Dessa forma, o interesse deste estudo é prioritariamente a aquisição dessas construções pela criança pequena e não o papel que as orações relativas desempenham na teoria lingüística, conforme costumava acontecer, de acordo com Corrêa (1989).

Como já exposto em trabalho anterior (Perroni, 1997), as primeiras sentenças complexas das crianças sujeitos são as estruturas com coordenação (logo após os 2;0 de idade), seguidas das clivadas, concomitantemente com as primeiras completivas com que aos 2;6 de idade. Vejamos alguns exemplos das clivadas:

(1)

O papai que jogô fora... nu lichu... aqui. (N. 2;6)

(2) O papai que encheu. (N. 2;6)

(3) É eu que vô embrulhá pra você. (N. 3;6)

(4) T. que sabe. (T. 2;6)

(5) Só roda de jamanta que não tá. (T. 3;0)

Os exemplos acima podem ser interpretados como apresentando redução da cópula "Foi" (eg." Foi o papai que jogou fora...", "Foi o papai que encheu."), ou "É" (eg. "É T. que sabe.", "É só roda de jamanta que não tá."), o que se justifica também pela presença da forma hipotetizada em (3) e outras construções das crianças, da mesma época, como as seguintes:

(6)

É este que é piga. ("piga" = espiga) (N. 2;6)

(7) Mas é pintinho que é piu-piu. (T.2;9)
---
_O que fazer_
Troque "coordenação" por "justaposição" e reescreva o trecho do texto sobre a aquisição de orações relativas desde "Dessa forma, o" até "sabe. (T. 2;6)", inclusive. Os registros são um material à parte e não têm relação com o texto.
---
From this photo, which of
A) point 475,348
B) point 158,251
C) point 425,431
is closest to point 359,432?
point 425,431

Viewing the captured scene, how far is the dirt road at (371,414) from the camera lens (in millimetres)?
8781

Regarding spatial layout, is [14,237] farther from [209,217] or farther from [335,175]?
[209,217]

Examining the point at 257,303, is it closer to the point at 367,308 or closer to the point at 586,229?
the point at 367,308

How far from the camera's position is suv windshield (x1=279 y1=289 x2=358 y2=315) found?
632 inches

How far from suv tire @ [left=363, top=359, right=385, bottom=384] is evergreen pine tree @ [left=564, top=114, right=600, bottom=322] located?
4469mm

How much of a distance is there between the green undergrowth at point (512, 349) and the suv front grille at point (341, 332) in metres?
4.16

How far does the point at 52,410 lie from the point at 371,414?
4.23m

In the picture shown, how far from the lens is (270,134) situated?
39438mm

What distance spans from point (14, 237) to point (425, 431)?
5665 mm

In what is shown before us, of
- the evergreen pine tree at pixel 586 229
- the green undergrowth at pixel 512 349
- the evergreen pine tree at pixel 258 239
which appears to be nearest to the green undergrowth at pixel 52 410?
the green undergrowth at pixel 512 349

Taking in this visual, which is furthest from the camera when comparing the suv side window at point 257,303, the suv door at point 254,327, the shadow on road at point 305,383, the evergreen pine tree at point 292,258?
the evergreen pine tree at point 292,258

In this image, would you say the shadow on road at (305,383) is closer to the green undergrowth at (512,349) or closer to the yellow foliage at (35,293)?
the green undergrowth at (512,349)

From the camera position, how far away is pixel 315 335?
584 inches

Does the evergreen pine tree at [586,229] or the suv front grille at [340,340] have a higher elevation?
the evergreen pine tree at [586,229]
---
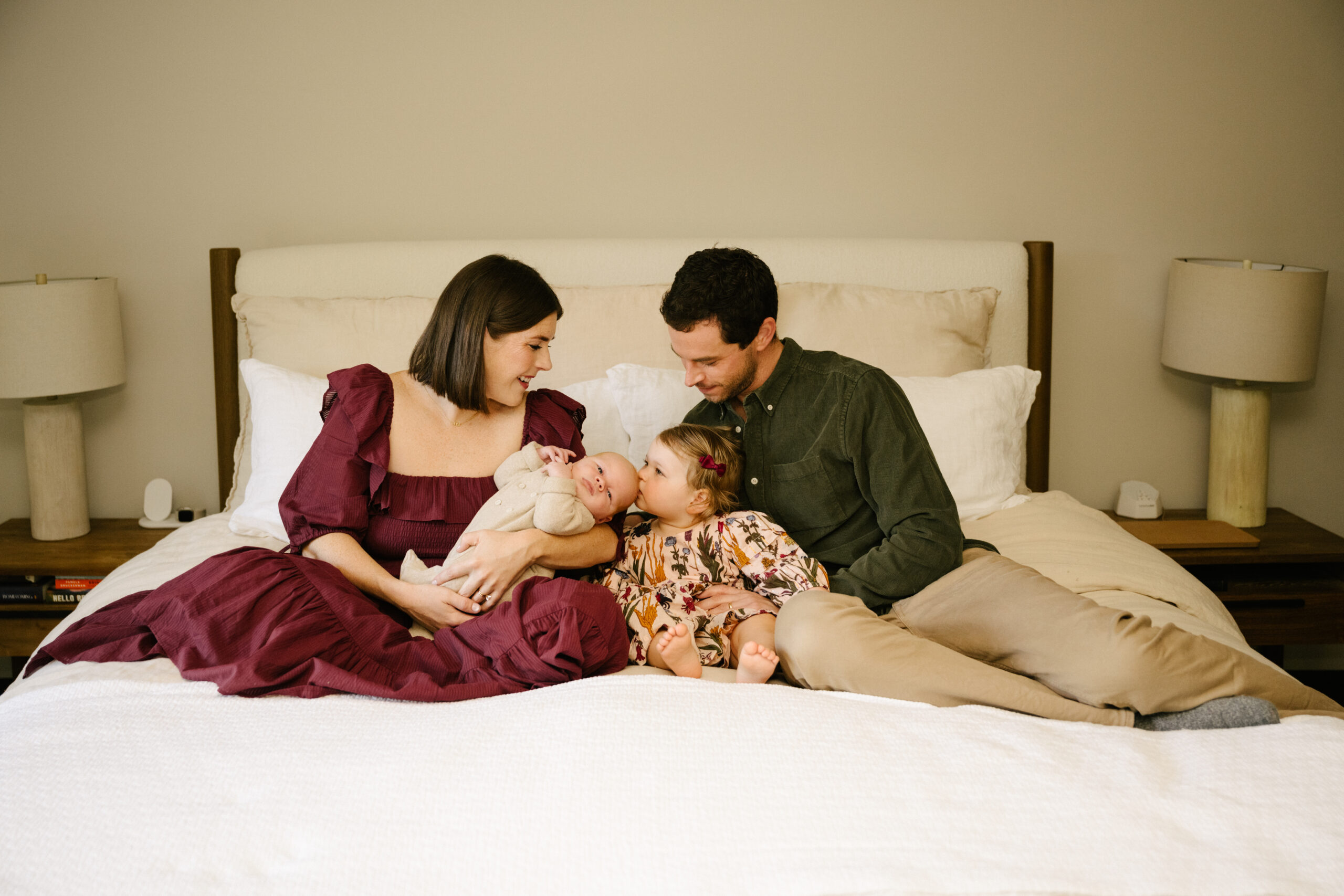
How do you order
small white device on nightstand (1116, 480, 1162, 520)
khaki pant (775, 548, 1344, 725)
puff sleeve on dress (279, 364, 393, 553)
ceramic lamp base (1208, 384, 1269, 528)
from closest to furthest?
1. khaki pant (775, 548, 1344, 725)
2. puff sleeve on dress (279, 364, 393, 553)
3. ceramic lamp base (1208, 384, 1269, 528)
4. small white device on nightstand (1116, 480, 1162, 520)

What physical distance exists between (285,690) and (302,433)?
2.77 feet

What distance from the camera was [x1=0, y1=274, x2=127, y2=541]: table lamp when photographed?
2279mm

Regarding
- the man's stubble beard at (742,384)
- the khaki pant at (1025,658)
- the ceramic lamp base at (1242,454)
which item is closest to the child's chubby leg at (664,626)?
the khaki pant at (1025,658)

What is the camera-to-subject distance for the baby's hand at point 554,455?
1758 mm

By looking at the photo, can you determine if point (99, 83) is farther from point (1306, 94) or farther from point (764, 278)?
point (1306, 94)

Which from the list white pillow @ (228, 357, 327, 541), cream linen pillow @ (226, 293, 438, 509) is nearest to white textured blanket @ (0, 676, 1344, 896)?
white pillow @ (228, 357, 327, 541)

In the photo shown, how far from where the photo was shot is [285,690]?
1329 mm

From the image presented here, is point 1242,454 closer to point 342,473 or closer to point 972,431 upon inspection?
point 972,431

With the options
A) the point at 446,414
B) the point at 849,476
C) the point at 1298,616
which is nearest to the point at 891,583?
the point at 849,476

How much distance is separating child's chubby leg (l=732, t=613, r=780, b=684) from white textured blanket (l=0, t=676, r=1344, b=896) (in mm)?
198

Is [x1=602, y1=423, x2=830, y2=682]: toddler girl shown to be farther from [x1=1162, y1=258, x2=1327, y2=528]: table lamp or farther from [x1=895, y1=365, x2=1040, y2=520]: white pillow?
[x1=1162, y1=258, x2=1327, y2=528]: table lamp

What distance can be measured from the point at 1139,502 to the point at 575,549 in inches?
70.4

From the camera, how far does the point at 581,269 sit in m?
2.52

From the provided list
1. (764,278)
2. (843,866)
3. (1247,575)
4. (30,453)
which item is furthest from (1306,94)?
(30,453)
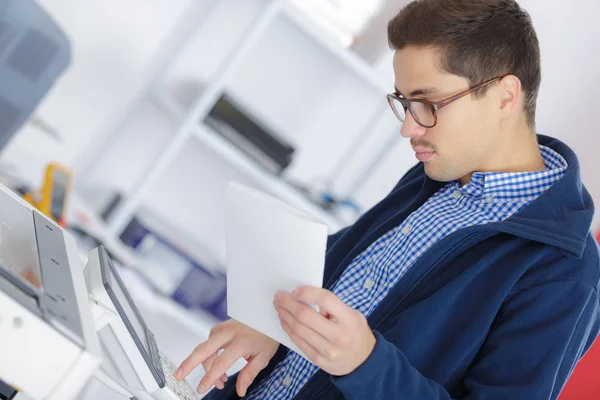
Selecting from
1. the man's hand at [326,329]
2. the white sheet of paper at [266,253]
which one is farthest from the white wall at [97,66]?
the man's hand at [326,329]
---
_Resultado do exercício_
Dessa forma, o interesse deste estudo é prioritariamente a aquisição dessas construções pela criança pequena e não o papel que as orações relativas desempenham na teoria lingüística, conforme costumava acontecer, de acordo com Corrêa (1989).

Como já exposto em trabalho anterior (Perroni, 1997), as primeiras sentenças complexas das crianças sujeitos são as estruturas com justaposição (logo após os 2;0 de idade), seguidas das clivadas, concomitantemente com as primeiras completivas com que aos 2;6 de idade. Vejamos alguns exemplos das clivadas:

(1)

O papai que jogô fora... nu lichu... aqui. (N. 2;6)

(2) O papai que encheu. (N. 2;6)

(3) É eu que vô embrulhá pra você. (N. 3;6)

(4) T. que sabe. (T. 2;6)